What the task requires:
Give back each line of the data exactly as it reads, minus the pictures.

□ □ □ □ □

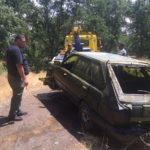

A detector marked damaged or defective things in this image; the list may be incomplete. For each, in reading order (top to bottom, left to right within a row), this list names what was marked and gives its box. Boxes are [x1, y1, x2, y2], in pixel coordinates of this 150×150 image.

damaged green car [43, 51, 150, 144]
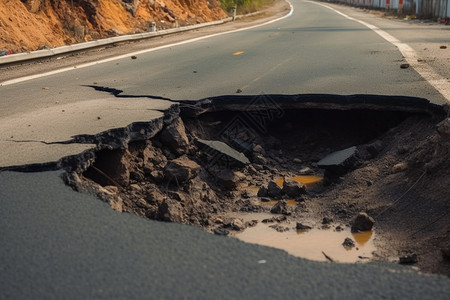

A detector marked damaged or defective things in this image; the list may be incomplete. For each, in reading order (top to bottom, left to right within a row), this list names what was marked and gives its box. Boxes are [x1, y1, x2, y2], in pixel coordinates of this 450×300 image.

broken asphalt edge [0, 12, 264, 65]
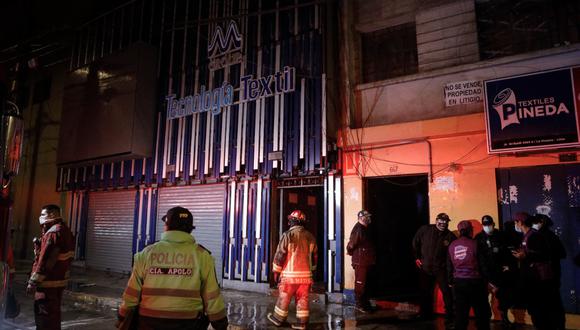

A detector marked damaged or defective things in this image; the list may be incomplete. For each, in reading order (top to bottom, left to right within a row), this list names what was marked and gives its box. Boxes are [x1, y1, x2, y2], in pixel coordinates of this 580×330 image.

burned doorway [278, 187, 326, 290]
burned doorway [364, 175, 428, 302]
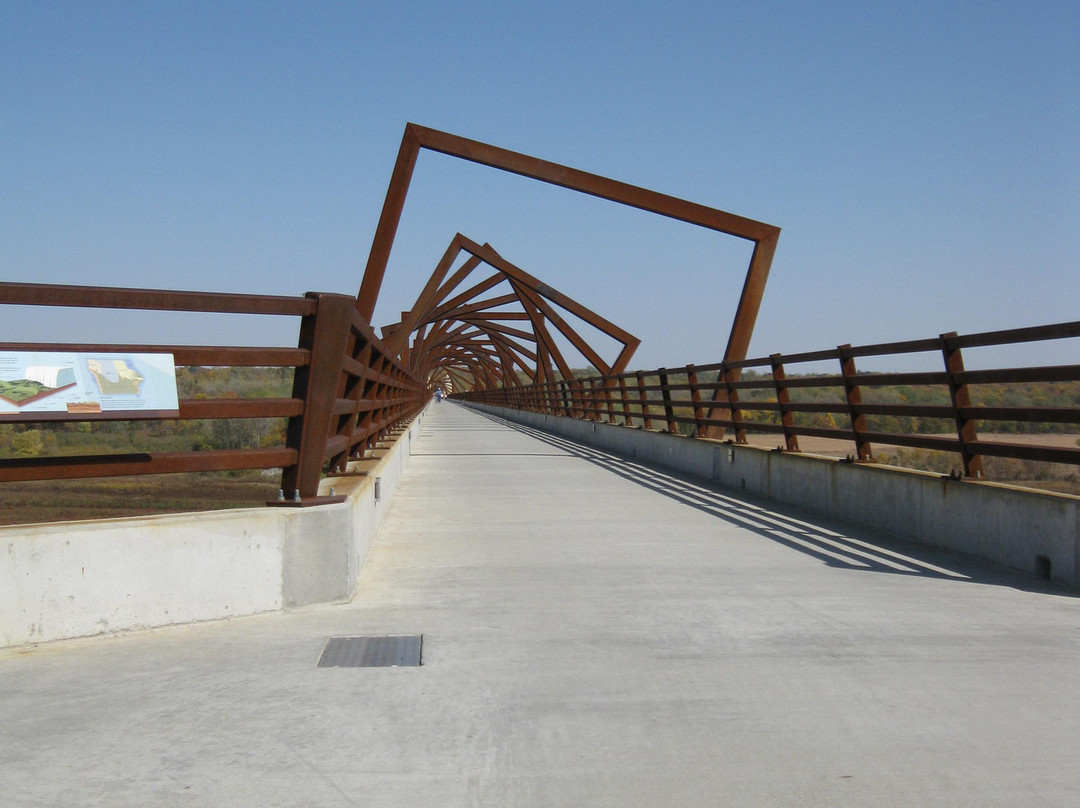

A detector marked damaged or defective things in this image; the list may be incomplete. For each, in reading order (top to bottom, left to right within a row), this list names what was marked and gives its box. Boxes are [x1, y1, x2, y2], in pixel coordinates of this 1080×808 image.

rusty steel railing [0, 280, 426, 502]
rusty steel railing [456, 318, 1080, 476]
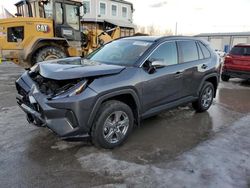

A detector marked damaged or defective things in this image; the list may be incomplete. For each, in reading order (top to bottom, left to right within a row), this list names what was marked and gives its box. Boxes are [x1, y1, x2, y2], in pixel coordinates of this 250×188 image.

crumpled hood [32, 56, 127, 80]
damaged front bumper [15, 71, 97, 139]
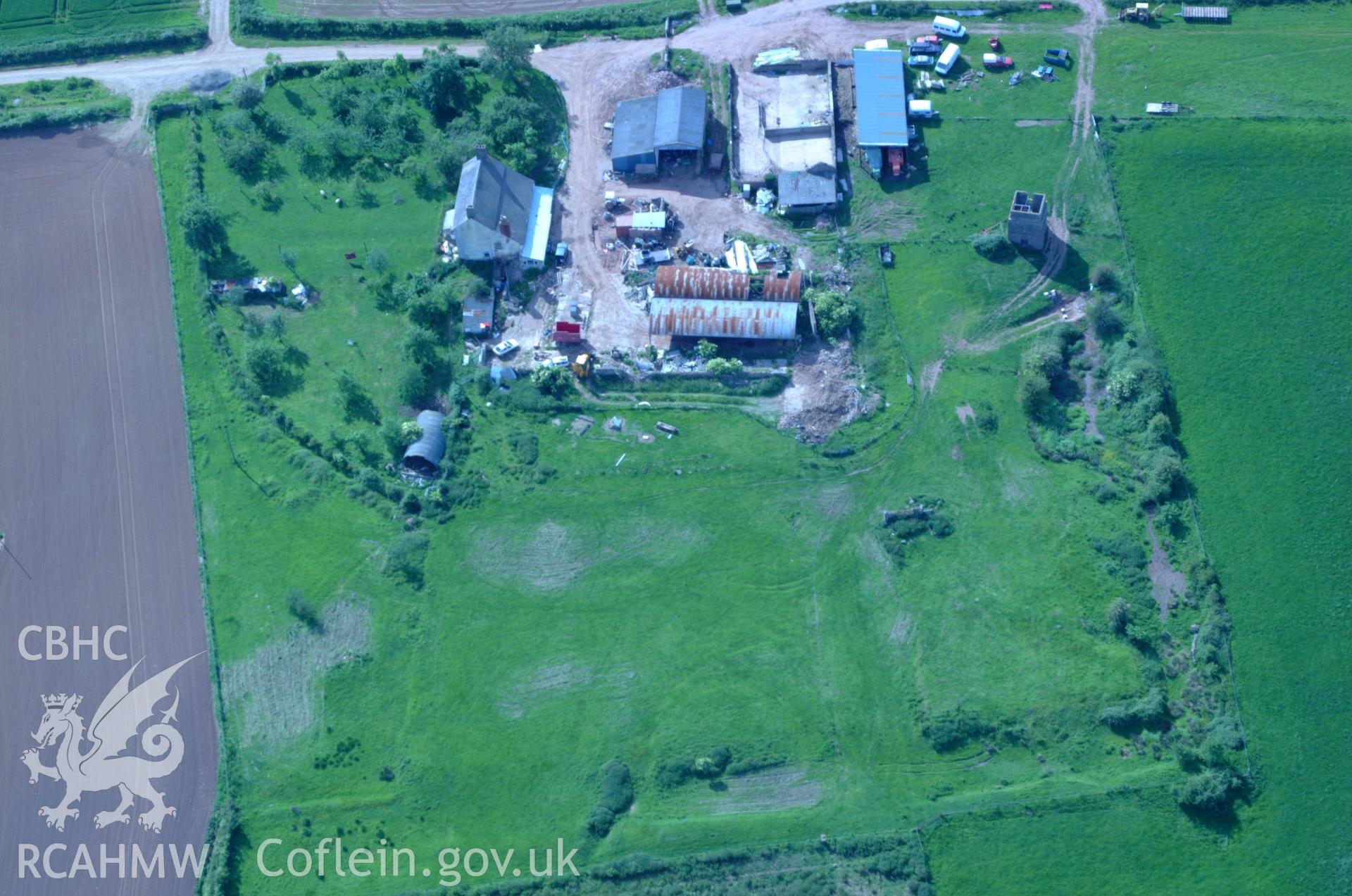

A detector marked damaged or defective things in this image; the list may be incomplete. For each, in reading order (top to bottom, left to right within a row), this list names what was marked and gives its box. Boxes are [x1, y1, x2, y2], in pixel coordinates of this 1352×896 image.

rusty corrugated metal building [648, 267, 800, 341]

□ □ □ □ □

Written reply:
A detector marked damaged or defective things in this image; the list may be incomplete. For each, in reading order (top to bottom, left to right within a row), this list names what was marked and gives its box. Boxes are [x1, y1, x2, y2], in pixel coordinates of this 150×150 image.

damaged green car [43, 51, 150, 144]

A detector marked damaged or defective things in this image; the list may be incomplete. For each, in reading order (top to bottom, left to right within a row), this list names what was marked and gives its box. Boxes are [x1, y1, x2, y2], in pixel coordinates of this 450×300 image.

broken asphalt edge [0, 12, 264, 65]

A detector marked damaged or defective things in this image; the list may be incomplete. For each, in reading order (top to bottom, left to right within a row), this list names what was marked and gives its box. Boxes are [x1, y1, x2, y2], in pixel coordinates of this 580×330 image.

burned doorway [278, 187, 326, 290]
burned doorway [364, 175, 428, 302]

A detector marked damaged or defective things in this image; the list may be incomplete. For each, in reading order (top to bottom, left to right within a row), this list names what was marked and gives its box. Boxes are [x1, y1, x2, y2], in pixel coordinates of this 1080×808 image.

rusty steel railing [0, 280, 426, 502]
rusty steel railing [456, 318, 1080, 476]

A detector marked damaged or defective things in this image; the list may be incomplete. For each, in reading order (top to bottom, left to right within a row), this list names what was marked and gives its box. Boxes are [x1, y1, x2, y2], in pixel coordinates of this 250×188 image.

crumpled hood [32, 56, 127, 80]
damaged front bumper [15, 71, 97, 139]

A detector marked damaged or defective things in this image; the list may be incomplete. For each, in reading order (top to bottom, left to right within a row), this list names what was marked and gives its box. Boxes are [x1, y1, x2, y2], in pixel coordinates of this 1352×896 image.

rusty corrugated metal building [648, 267, 800, 341]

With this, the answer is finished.